#### [TRAVAIL À FAIRE]
A. Recopiez sans rien changer, s'il vous plaît, le passage du compte rendu d'audience qui va de « -Je suis toujours » jusqu'à « Au volant ? ».
B. Poursuivez le compte rendu d'audience à la suite de sa dernière phrase.

#### [EXTRAIT DU TEXTE]
◆ ◆ ◆ ◆ ◆ ◆ ◆
A ce moment-là, la procureure adjointe balaye d’un regard la salle d’audience quasiment vide.
-Depuis 1990, vous avez déjà été très souvent condamné. Au moins 52 mentions au casier judiciaire et pas mal d'années de prison au compteur.
-Oui, si vous le dites. 

Il se lève, se place devant la caméra et il hurle. Encore.
-Je suis toujours vivant. J’ai des blessures qui me tourmentent toute la nuit.

Alors le président s'adresse à l'autre accusé.
Vous, vous êtes plus calme. Mais vous aussi vous étiez dans la voiture ? Avec du cannabis.
Oui.
Au volant ?
Oui.
Mais vous n'avez pas le permis ?
- Non.
Alors ?
Rien. Je sais quand même conduire. Ce n'est pas la première fois.
- Moi je suis calme, mais il faut que je sois tout seul en cellule parce qu’il y a le Corona. 

Vous gagnez le RSA ?
Oui. Je n’ai pas travaillé depuis ma sortie de prison au mois d'octobre. Bon, je ne trouve plus les mots. 
Mais monsieur, vous auriez pu par exemple cueillir des pommes, des asperges, des fraises à la campagne pour aider les gens pendant les récoltes cet automne. Pourquoi ne pas l'avoir fait ?
Ah oui. Je n’y ai pas pensé. 

Les questions se suivent. S'enchaînent. Souvent sans les bonnes réponses. Puis le plus nerveux revient devant la caméra.
- Ce n’est pas une vie en prison, j’ai peur. 

Le psychiatre présente mon client comme un psychotique, un paranoïaque dangereux pour lui et pour autrui. Il faut en tenir compte.
Une des deux avocates

Avec un masque en forme de bec de canard, offert par la mairie de Nancy, son avocate s'applique à défendre son client."Vous comprenez, il se sent isolé. Il faut tenir compte de la situation."

De l’autre côté de la caméra, il se relèvera plusieurs fois. Il enlève sa veste, la remet, et ainsi de suite pendant de longues minutes. 
On est tous assigné à résidence. Si jamais la police avait une caméra, il n’y aurait jamais eu de procès ! Ouais c'est sûr.
Parlez moins fort. Pourquoi pas de procès ?
- Parce que. 

Le son coupe. L'image se brouille. L'huissier arrive au pas de course. Répare, et ça redémarre. Pendant sa réquisition la procureure adjointe tourne le dos à la télé et donc au deux prévenus. Dans une courte intervention, elle expliquera que finalement tous les deux sont des drogués. L'excès de vitesse n'est que l'aboutissement des basses combines des deux détenus. Et qu’il faut adapter une peine à la personnalité des deux hommes. Une sanction humaine. 

Ensuite, les deux avocates se succèdent à la barre de cette audience en comparution immédiate.
◆ ◆ ◆ ◆ ◆ ◆ ◆
#### [EXTRAITS DE DONNÉES]
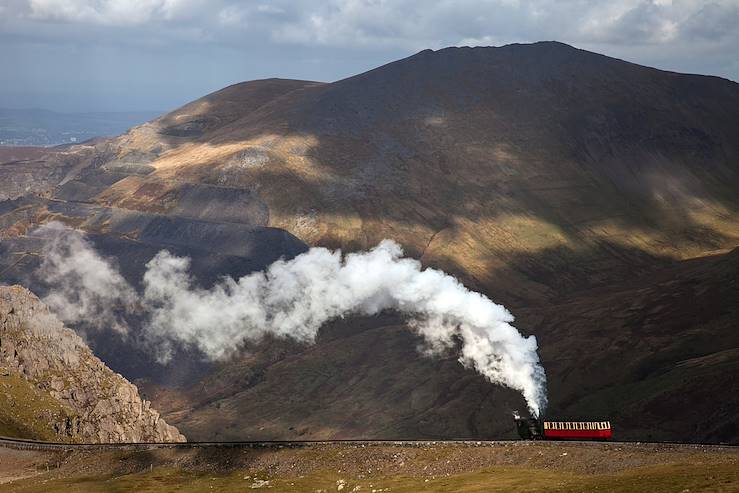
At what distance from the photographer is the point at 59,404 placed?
376ft

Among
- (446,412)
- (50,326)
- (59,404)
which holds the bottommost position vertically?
(446,412)

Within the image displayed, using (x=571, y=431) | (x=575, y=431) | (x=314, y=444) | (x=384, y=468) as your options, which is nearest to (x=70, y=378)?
(x=314, y=444)

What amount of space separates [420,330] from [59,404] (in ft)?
317

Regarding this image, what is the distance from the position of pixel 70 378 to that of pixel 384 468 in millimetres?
58089

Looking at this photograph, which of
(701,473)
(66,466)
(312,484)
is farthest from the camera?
(66,466)

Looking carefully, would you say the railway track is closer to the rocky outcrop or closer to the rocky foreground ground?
the rocky foreground ground

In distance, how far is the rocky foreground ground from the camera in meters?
69.9

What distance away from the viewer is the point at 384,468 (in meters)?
83.8

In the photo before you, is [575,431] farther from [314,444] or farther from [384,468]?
[314,444]

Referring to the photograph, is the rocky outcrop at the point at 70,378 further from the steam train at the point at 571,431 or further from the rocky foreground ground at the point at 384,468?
the steam train at the point at 571,431

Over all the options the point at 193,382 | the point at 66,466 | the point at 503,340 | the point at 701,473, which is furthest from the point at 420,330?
the point at 701,473

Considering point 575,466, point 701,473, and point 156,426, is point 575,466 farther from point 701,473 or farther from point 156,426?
point 156,426

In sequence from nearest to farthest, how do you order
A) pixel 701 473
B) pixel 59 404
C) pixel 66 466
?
pixel 701 473, pixel 66 466, pixel 59 404

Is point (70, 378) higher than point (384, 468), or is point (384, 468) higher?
point (70, 378)
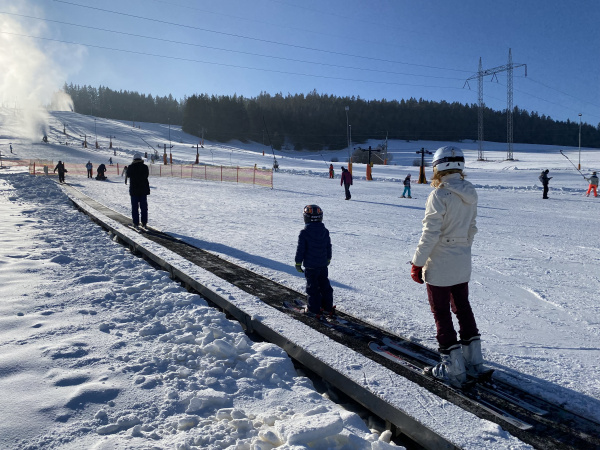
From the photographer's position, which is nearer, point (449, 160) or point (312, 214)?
point (449, 160)

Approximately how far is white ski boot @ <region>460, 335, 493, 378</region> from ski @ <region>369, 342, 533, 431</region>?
12 centimetres

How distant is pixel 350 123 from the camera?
123938 millimetres

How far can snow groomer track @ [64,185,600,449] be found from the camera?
8.21ft

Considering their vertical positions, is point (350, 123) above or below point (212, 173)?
above

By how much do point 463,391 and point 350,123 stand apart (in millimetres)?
125700

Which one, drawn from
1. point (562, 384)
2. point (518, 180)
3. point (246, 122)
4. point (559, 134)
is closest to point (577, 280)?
point (562, 384)

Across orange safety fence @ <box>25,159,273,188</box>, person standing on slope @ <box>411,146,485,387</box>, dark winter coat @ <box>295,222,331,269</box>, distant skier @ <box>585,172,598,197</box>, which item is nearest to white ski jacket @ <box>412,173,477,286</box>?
person standing on slope @ <box>411,146,485,387</box>

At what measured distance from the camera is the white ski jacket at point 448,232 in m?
3.03

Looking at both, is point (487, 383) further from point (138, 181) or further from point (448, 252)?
point (138, 181)

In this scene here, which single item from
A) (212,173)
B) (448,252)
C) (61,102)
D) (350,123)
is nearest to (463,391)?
(448,252)

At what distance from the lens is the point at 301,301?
5004 millimetres

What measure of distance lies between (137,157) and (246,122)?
11136 cm

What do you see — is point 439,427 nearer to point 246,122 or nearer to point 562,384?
point 562,384

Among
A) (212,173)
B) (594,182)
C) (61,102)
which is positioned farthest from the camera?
(61,102)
◆ ◆ ◆ ◆ ◆ ◆ ◆
#### [RÉPONSES ATTENDUES]
A.
-Je suis toujours vivant. J’ai des blessures qui me tourmentent toute la nuit.

Alors le président s'adresse à l'autre accusé.
Vous, vous êtes plus calme. Mais vous aussi vous étiez dans la voiture ? Avec du cannabis.
Oui.
Au volant ?

B.
- Le psychiatre présente mon client comme un psychotique, un paranoïaque dangereux pour lui et pour autrui. Il faut en tenir compte.
- Et avec ce virus c'est encore pire.

La cour se retire pour délibérer. "C’est beaucoup plus compliqué à cause du son. Parfois, ça coupe, mais bon on n’a pas le choix. J’ai été commis d’office jeudi dernier. Je ne vais plus en maison d’arrêt à cause du confinement et des règles d’hygiène. Donc avec mon client, on ne se voit que par visioconférence", dit Emilie Fritsch, avocate à Nancy. 

Six mois ferme

L’épidémie a réduit au service minimum l’accès au tribunal. Les couloirs et les allées sont désespérément déserts. Les audiences pénales sont réduites. Lundi, mercredi et vendredi après-midi.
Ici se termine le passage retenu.